Les sanctions de huis-clos émises par la Ligue de football professionnel présentent au moins cet avantage : le
football sans spectateur, on sait ce que ça donne. Des matchs où le rythme paraît plus lent. Où l’émotion devant notre écran de télévision est moindre, parce qu’elle n’est pas portée par les hourras ou les encouragements d’une foule. Sans personne pour encourager un joueur qui déborde sur l’aile, sans personne pour s’extasier d’un dribble ou d’un tacle salvateur, le football perd de sa saveur, et sa dimension cathartique.

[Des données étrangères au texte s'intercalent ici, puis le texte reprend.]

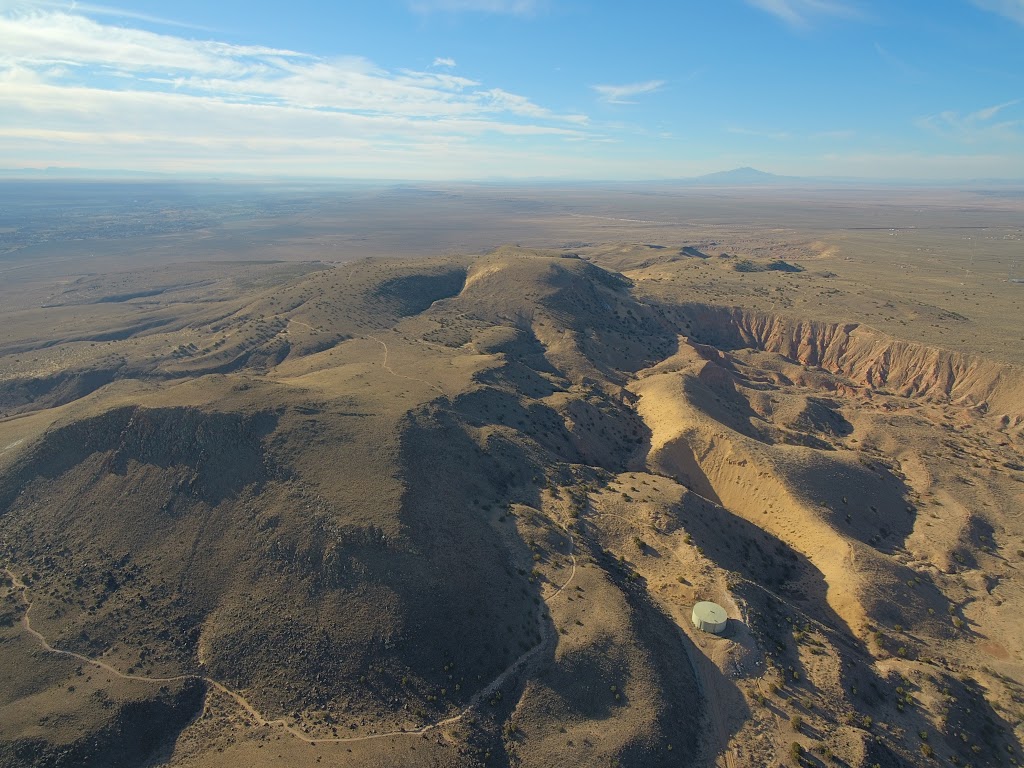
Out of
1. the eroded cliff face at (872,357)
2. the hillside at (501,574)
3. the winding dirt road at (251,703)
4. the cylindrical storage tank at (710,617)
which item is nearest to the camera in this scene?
the winding dirt road at (251,703)

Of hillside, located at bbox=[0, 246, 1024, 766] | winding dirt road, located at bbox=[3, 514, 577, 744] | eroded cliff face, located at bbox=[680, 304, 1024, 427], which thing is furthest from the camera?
eroded cliff face, located at bbox=[680, 304, 1024, 427]

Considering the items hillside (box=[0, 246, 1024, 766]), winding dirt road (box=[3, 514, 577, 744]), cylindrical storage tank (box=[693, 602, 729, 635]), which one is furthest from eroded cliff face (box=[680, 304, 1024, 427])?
winding dirt road (box=[3, 514, 577, 744])

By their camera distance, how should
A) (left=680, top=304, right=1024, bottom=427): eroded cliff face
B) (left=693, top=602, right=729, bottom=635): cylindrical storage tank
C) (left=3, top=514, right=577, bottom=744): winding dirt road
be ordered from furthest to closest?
(left=680, top=304, right=1024, bottom=427): eroded cliff face, (left=693, top=602, right=729, bottom=635): cylindrical storage tank, (left=3, top=514, right=577, bottom=744): winding dirt road

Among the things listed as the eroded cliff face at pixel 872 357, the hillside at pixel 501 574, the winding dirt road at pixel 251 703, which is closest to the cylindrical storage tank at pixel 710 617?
the hillside at pixel 501 574

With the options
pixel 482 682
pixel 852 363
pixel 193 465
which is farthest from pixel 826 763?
pixel 852 363

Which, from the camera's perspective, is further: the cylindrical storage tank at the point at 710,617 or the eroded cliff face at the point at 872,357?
the eroded cliff face at the point at 872,357

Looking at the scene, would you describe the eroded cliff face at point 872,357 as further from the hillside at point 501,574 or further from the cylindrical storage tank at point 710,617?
the cylindrical storage tank at point 710,617

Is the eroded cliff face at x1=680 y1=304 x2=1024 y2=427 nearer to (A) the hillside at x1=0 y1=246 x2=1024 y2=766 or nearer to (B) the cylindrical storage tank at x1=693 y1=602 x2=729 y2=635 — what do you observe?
(A) the hillside at x1=0 y1=246 x2=1024 y2=766

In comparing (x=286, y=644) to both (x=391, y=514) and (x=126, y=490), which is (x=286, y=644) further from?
(x=126, y=490)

Plus question de s’époumoner, bien sûr, mais nous pouvons également oublier tout ce qui forge notre identification en tant que fan de foot. Rappelons nous que dans nos souvenirs les plus chers demeurent ceux d’une joie ou d’une tristesse collective, plus que le transfert d’un cador ou le but d’un joueur. Le pouvoir de l’argent sur le foot est déjà si prégnant que le spectateur a vu sa place fragilisée avec les années. Accepter l’éventualité de jouer au football dans un stade vide n’aura rien de court-termiste, il permettra à ceux qui pensent le football comme une affaire d’argent de faire sans certains de ces empêcheurs de tourner en rond, trop amoureux de ballon et pas assez des billets. Depuis des années, certains claironnent que le football est avant tout un spectacle. Ils l’imaginent, maintenant, sans spectateur. Cela aurait pu avoir quelque chose de risible si ce n’en était pas triste.
Si le coronavirus permet d’imaginer le monde d’après, alors les décisions à prendre dessineront le foot de
demain. Le fan de foot, invité déjà depuis bien longtemps à ne pas faire trop de bruit, à payer chèrement son droit de suivre son club de cœur sur des chaînes privées – qui se sent souvent dépossédé de son club par les actifs financiers –, va devoir aujourd’hui accepter que le football continue, mais sans lui. Si le supporter n’aura aucun impact – le football a cette particularité que celui qui le fait vivre, par son investissement financier et personnel, n’est pas concerté. Jamais – dans les décisions qui seront prises par les instances, il peut faire jouer son désintérêt pour la chose footballistique en cas de reprise anticipée en dépit du bon sens.
Peut-être, alors, sans passion ni audience, les instances reconsidéreront le supporter. Céder, même passivement, à l’idée que le football peut se jouer sans personne pour le vivre passionnément est dangereux. Le huis-clos généralisé ouvrirait la porte à de futurs choix que pourront prendre “ceux qui décident” contre “ceux qui font vivre”, parce que les décisions prises dans l’urgence ont la fâcheuse tendance de s’inscrire, par la suite, dans le temps. Dans un deuxième temps, ce projet acterait tout simplement la mort du football tel que nous le connaissons.